[Excerpts from a spatial dataset]
--*--

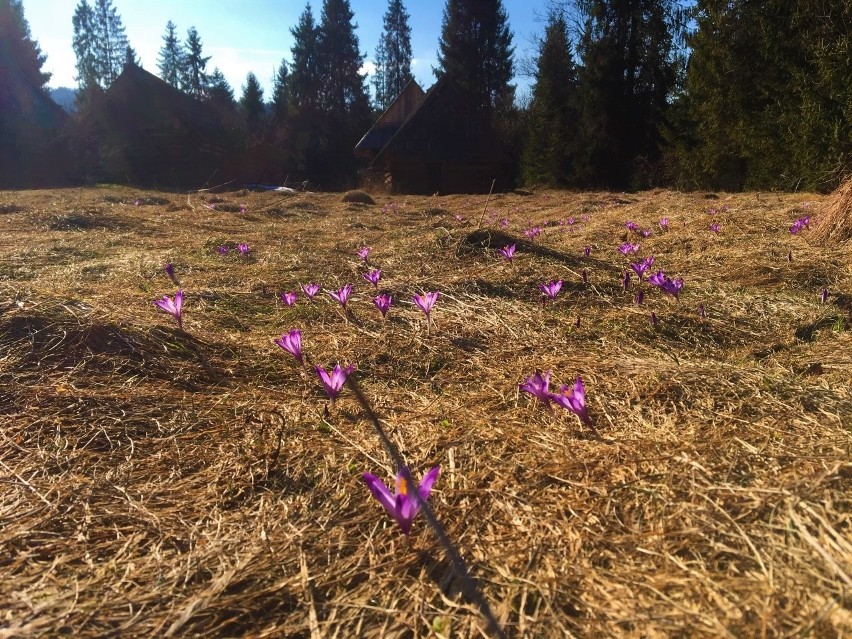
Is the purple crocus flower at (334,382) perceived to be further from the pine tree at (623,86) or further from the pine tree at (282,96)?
the pine tree at (282,96)

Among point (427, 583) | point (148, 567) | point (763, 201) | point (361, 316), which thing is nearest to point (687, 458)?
point (427, 583)

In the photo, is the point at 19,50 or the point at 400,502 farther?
the point at 19,50

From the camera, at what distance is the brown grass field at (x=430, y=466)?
1043 millimetres

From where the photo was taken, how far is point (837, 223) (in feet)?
16.1

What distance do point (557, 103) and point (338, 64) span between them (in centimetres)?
2289

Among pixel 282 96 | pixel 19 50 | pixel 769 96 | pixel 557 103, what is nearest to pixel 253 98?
pixel 282 96

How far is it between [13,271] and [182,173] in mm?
21571

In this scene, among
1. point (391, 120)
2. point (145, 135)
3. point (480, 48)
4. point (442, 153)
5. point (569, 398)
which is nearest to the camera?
point (569, 398)

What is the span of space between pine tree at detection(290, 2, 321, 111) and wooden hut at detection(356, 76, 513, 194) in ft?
54.9

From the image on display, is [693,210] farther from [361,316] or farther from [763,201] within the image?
[361,316]

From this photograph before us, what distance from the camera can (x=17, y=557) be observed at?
3.91ft

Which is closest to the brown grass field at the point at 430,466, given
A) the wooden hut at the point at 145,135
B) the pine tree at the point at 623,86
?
the pine tree at the point at 623,86

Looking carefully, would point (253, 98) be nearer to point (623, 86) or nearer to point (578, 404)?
point (623, 86)

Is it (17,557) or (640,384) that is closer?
(17,557)
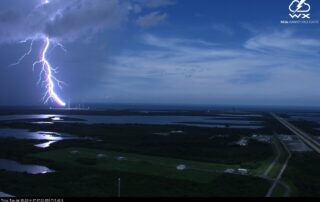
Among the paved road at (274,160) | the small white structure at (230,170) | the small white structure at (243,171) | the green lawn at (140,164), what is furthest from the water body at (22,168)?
the paved road at (274,160)

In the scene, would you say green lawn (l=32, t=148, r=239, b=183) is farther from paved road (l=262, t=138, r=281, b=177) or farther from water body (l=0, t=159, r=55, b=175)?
paved road (l=262, t=138, r=281, b=177)

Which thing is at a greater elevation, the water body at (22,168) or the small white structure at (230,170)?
the water body at (22,168)

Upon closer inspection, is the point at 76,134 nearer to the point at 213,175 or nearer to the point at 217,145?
the point at 217,145

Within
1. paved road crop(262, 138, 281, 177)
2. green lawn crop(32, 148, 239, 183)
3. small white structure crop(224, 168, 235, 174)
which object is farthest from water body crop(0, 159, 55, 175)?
paved road crop(262, 138, 281, 177)

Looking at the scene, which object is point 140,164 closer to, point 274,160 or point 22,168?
point 22,168

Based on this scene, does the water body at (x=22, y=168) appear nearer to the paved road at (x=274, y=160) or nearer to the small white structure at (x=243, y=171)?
the small white structure at (x=243, y=171)

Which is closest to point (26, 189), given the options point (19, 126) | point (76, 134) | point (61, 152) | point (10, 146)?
point (61, 152)

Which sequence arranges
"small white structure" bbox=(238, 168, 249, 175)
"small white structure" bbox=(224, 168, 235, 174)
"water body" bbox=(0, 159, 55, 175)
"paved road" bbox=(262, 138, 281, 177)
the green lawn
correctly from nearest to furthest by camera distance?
the green lawn
"paved road" bbox=(262, 138, 281, 177)
"small white structure" bbox=(238, 168, 249, 175)
"small white structure" bbox=(224, 168, 235, 174)
"water body" bbox=(0, 159, 55, 175)

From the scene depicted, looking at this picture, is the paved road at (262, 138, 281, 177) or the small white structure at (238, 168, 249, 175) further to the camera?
the small white structure at (238, 168, 249, 175)
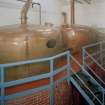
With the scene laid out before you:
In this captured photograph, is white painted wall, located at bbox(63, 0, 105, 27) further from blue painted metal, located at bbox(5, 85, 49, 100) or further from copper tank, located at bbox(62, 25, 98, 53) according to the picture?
blue painted metal, located at bbox(5, 85, 49, 100)

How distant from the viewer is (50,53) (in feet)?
16.9

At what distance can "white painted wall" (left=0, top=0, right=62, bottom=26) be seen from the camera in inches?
278

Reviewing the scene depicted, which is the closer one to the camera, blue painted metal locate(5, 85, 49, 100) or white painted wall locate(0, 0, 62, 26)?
blue painted metal locate(5, 85, 49, 100)

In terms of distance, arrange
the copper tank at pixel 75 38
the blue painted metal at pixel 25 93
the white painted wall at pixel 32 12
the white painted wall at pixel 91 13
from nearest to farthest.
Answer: the blue painted metal at pixel 25 93, the copper tank at pixel 75 38, the white painted wall at pixel 32 12, the white painted wall at pixel 91 13

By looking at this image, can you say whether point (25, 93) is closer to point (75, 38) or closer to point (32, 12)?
point (75, 38)

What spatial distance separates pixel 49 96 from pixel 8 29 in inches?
87.6

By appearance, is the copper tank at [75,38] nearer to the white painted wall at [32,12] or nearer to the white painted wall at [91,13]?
the white painted wall at [32,12]

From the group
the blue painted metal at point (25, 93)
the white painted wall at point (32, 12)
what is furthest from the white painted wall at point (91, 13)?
the blue painted metal at point (25, 93)

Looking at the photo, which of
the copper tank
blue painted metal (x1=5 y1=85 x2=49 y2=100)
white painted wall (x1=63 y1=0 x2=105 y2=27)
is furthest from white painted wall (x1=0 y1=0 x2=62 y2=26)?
blue painted metal (x1=5 y1=85 x2=49 y2=100)

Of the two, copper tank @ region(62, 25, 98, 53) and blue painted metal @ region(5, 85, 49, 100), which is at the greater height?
copper tank @ region(62, 25, 98, 53)

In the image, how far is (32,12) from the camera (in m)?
8.59

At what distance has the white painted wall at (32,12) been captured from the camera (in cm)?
707

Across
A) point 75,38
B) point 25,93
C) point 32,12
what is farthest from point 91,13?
point 25,93

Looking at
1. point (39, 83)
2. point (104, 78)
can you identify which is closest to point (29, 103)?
point (39, 83)
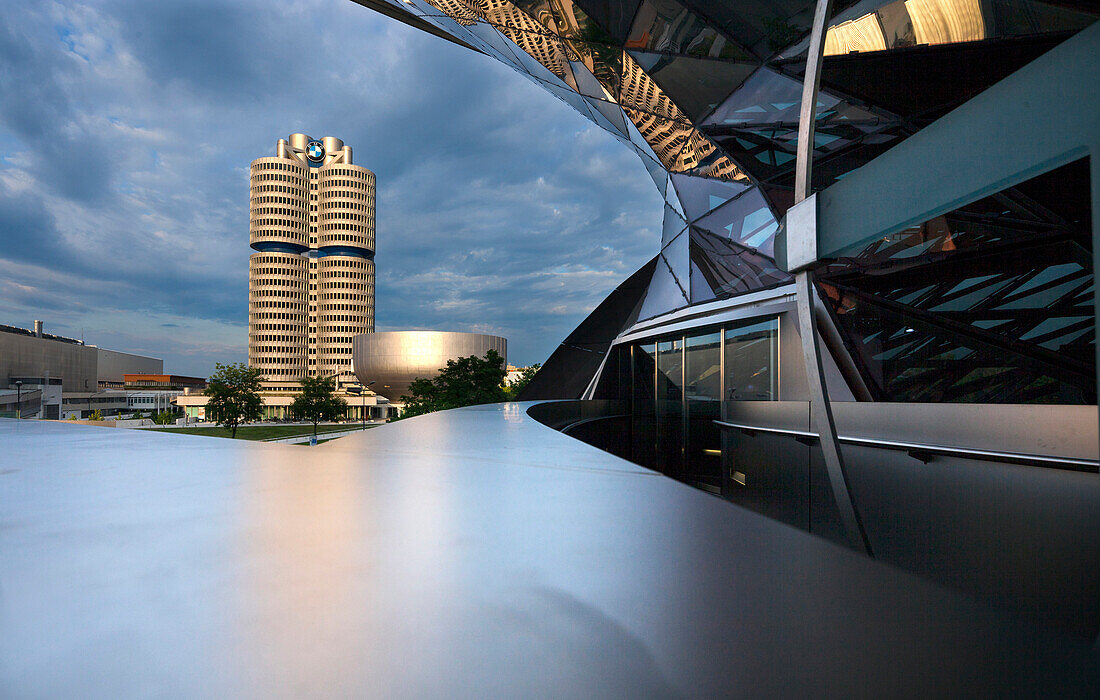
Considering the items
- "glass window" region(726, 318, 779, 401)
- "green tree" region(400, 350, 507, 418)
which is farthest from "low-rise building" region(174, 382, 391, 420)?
"glass window" region(726, 318, 779, 401)

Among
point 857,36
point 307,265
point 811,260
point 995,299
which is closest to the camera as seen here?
point 811,260

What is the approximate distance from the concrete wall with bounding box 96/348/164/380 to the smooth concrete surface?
137m

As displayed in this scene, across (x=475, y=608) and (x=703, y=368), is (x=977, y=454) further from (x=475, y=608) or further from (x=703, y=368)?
(x=703, y=368)

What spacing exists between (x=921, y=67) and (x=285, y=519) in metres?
7.02

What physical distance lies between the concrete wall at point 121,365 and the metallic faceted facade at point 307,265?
33.6m

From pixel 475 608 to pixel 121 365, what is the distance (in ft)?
539

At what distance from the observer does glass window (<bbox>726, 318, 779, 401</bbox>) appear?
10.7m

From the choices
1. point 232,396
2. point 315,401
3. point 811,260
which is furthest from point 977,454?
point 315,401

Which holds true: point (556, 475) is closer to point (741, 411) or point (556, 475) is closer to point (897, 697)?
point (897, 697)

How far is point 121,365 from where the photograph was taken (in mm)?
126438

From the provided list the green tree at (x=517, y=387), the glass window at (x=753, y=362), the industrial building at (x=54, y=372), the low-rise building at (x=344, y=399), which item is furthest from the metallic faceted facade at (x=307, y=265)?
the glass window at (x=753, y=362)

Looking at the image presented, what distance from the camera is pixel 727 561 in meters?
1.50

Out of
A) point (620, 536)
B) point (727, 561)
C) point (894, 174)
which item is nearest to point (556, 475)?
point (620, 536)

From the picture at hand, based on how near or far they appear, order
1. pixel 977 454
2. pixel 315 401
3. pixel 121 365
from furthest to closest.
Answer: pixel 121 365 → pixel 315 401 → pixel 977 454
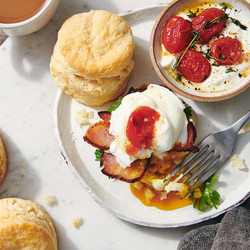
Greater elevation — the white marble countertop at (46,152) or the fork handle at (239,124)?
the fork handle at (239,124)

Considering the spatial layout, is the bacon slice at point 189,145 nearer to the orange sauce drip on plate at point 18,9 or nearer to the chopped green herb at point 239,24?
the chopped green herb at point 239,24

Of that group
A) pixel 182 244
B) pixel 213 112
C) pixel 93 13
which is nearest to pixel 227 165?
pixel 213 112

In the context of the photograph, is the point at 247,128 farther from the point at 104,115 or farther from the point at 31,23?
the point at 31,23

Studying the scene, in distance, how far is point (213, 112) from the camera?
3881mm

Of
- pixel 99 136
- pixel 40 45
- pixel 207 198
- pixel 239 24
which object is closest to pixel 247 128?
pixel 207 198

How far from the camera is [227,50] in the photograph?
3.32 m

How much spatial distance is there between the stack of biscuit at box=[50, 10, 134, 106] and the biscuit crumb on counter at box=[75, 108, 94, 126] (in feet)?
0.83

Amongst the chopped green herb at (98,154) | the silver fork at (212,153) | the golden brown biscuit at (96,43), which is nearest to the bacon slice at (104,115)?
the chopped green herb at (98,154)

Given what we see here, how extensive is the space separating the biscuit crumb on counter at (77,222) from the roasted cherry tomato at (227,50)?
1962mm

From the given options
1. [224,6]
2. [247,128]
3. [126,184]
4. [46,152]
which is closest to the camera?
[224,6]

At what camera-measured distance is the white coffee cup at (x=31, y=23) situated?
3598mm

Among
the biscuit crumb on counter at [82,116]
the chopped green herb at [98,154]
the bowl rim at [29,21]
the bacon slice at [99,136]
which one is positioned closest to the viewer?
the bowl rim at [29,21]

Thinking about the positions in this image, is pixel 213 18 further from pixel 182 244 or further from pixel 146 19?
pixel 182 244

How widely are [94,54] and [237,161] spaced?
63.5 inches
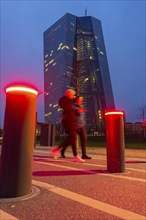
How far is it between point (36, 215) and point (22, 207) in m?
0.26

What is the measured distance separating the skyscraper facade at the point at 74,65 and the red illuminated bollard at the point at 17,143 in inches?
758

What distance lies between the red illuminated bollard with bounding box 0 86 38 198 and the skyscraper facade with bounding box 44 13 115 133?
1926cm

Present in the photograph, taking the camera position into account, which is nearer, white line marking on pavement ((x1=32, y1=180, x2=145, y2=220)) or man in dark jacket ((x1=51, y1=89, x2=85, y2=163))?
white line marking on pavement ((x1=32, y1=180, x2=145, y2=220))

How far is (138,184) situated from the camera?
15.5 ft

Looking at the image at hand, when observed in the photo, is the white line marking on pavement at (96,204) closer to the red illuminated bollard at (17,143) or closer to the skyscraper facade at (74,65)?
the red illuminated bollard at (17,143)

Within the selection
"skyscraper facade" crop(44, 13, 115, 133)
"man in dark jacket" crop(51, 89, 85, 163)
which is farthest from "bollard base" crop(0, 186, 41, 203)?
"skyscraper facade" crop(44, 13, 115, 133)

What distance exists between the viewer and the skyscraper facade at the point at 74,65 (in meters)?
57.8

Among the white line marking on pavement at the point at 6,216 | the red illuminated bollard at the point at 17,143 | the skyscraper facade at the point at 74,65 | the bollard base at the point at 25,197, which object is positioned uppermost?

--*--

◆ **PROBLEM**
Copy the lines of the listing verbatim, starting with the line that contains "What is the measured" and continuing through the end of the listing, both ends included.

◆ **EXERCISE ANSWER**
What is the measured distance separating the skyscraper facade at the point at 74,65 and the red illuminated bollard at the point at 17,143 in inches?
758

What distance lies between the red illuminated bollard with bounding box 0 86 38 198 and the skyscraper facade with bounding box 44 13 115 133?
1926cm

Present in the photograph, taking the camera position into account, which is nearer, white line marking on pavement ((x1=32, y1=180, x2=145, y2=220)) or man in dark jacket ((x1=51, y1=89, x2=85, y2=163))?
white line marking on pavement ((x1=32, y1=180, x2=145, y2=220))

How far is (138,184) situated from the camera?
15.5 ft

Looking at the image at hand, when observed in the photo, is the white line marking on pavement at (96,204) closer to the red illuminated bollard at (17,143) or closer to the skyscraper facade at (74,65)?
the red illuminated bollard at (17,143)

Within the selection
"skyscraper facade" crop(44, 13, 115, 133)
"man in dark jacket" crop(51, 89, 85, 163)
which is farthest from "bollard base" crop(0, 186, 41, 203)?
"skyscraper facade" crop(44, 13, 115, 133)

What distance exists between the viewer and the skyscraper facade at the point at 74,65 (in meters)?
57.8

Among the white line marking on pavement at the point at 6,216 | the red illuminated bollard at the point at 17,143 | the skyscraper facade at the point at 74,65 | the bollard base at the point at 25,197, which object is positioned uppermost?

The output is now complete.